_What is required:_ Whatever comes before the line containing "Repeat, until you" stays out; transcribe that line and all that follow to the end of the records exactly, with no pictures.
BEGIN Dataset excerpts
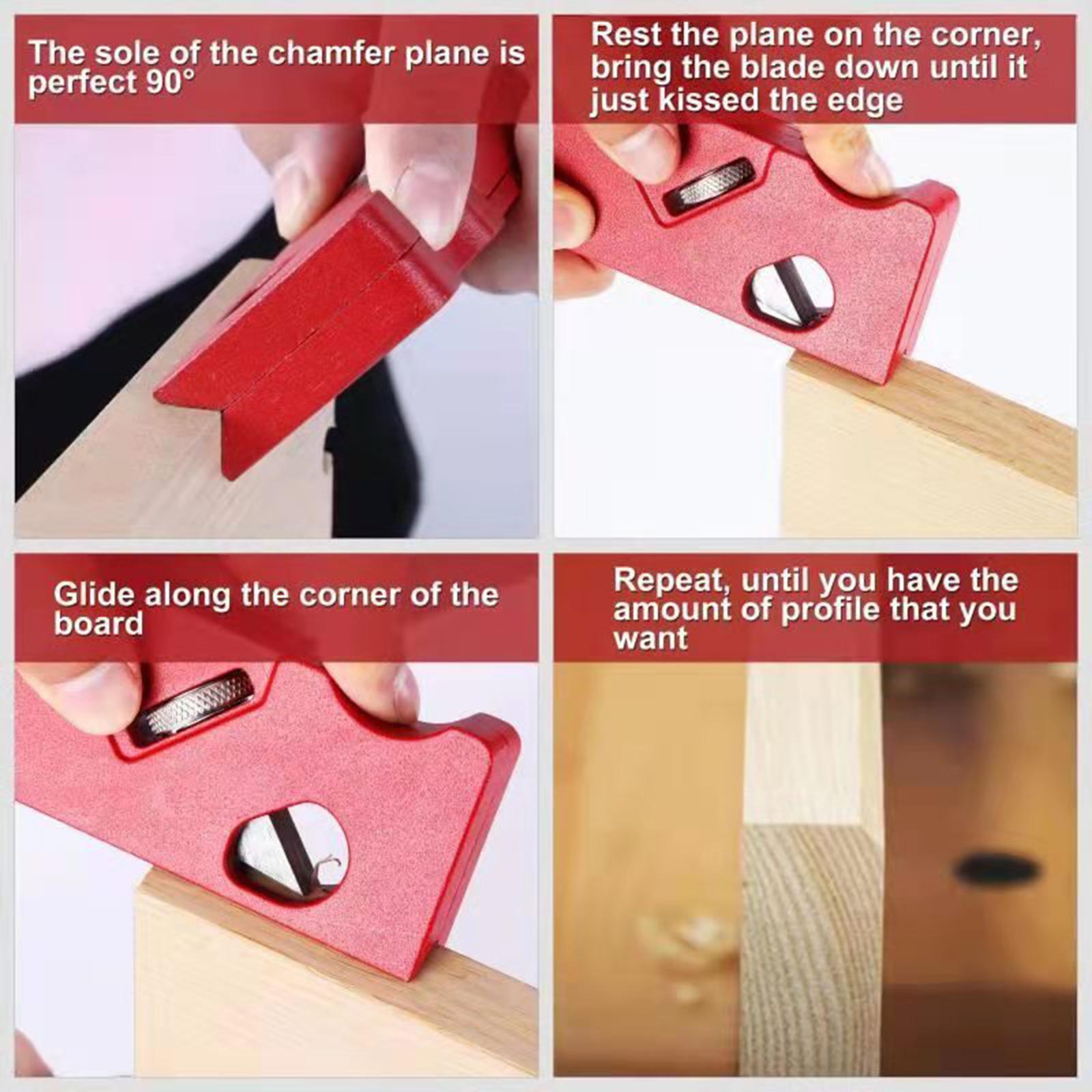 The sole of the chamfer plane is perfect 90°

Rest the plane on the corner, bring the blade down until it just kissed the edge

Glide along the corner of the board

Repeat, until you have the amount of profile that you want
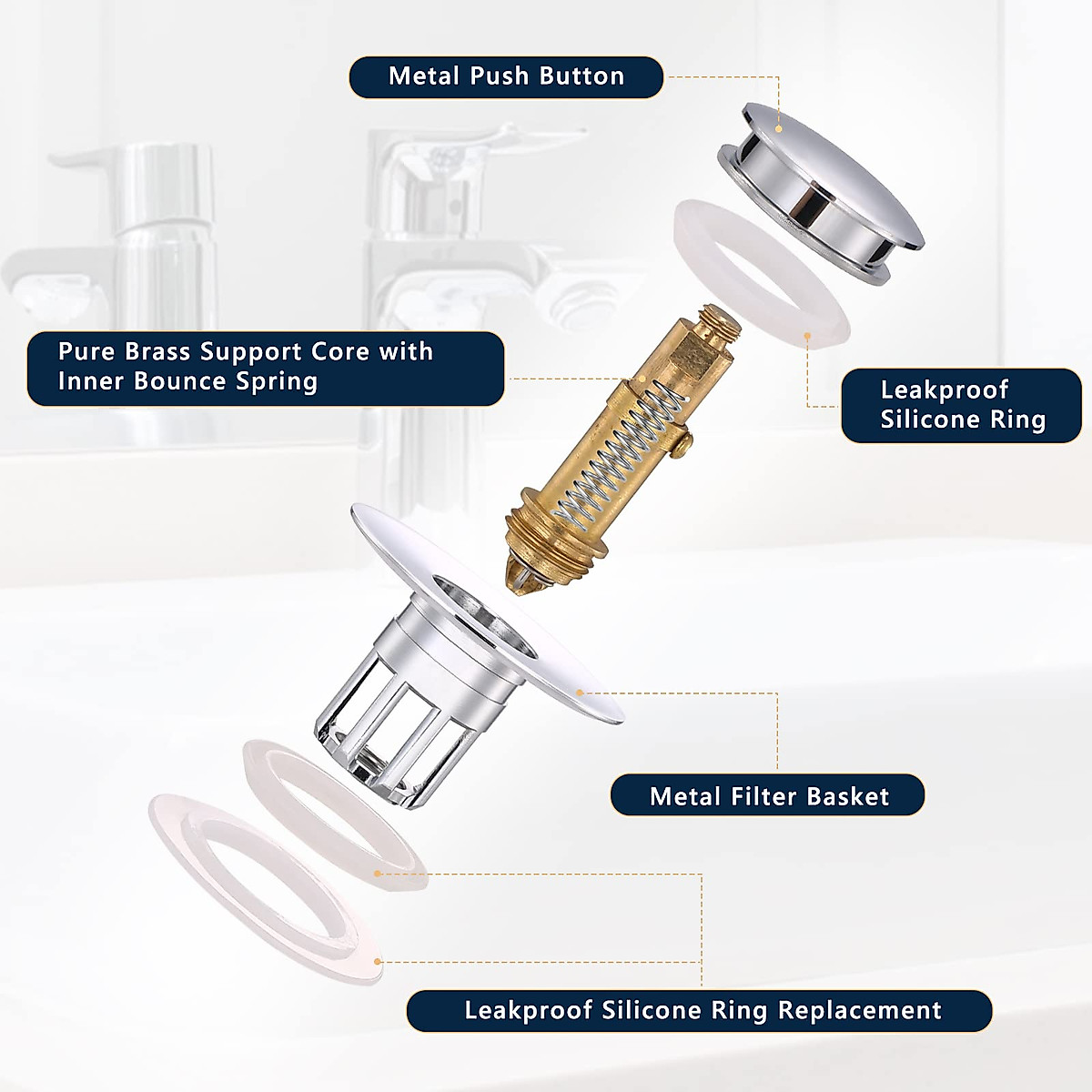 Metal Push Button

Pure Brass Support Core with Inner Bounce Spring

Leakproof Silicone Ring

Metal Filter Basket

Leakproof Silicone Ring Replacement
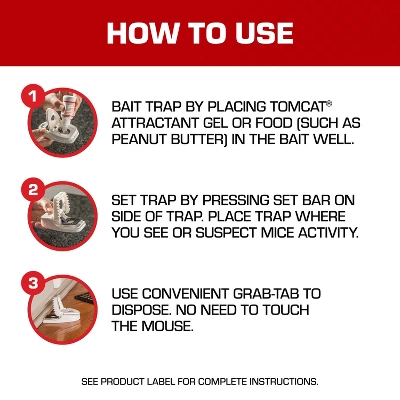 HOW TO USE

1

BAIT TRAP BY PLACING TOMCAT® ATTRACTANT GEL OR FOOD (SUCH AS PEANUT BUTTER) IN THE BAIT WELL.

2

SET TRAP BY PRESSING SET BAR ON SIDE OF TRAP. PLACE TRAP WHERE YOU SEE OR SUSPECT MICE ACTIVITY.

3

USE CONVENIENT GRAB-TAB TO DISPOSE. NO NEED TO TOUCH THE MOUSE.

SEE PRODUCT LABEL FOR COMPLETE INSTRUCTIONS.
END Dataset excerpts
_Answer to the exercise:_
Repeat, until you have the amount of profile that you want
 Metal Push Button

Pure Brass Support Core with Inner Bounce Spring

Leakproof Silicone Ring

Metal Filter Basket

Leakproof Silicone Ring Replacement
 HOW TO USE

1

BAIT TRAP BY PLACING TOMCAT® ATTRACTANT GEL OR FOOD (SUCH AS PEANUT BUTTER) IN THE BAIT WELL.

2

SET TRAP BY PRESSING SET BAR ON SIDE OF TRAP. PLACE TRAP WHERE YOU SEE OR SUSPECT MICE ACTIVITY.

3

USE CONVENIENT GRAB-TAB TO DISPOSE. NO NEED TO TOUCH THE MOUSE.

SEE PRODUCT LABEL FOR COMPLETE INSTRUCTIONS.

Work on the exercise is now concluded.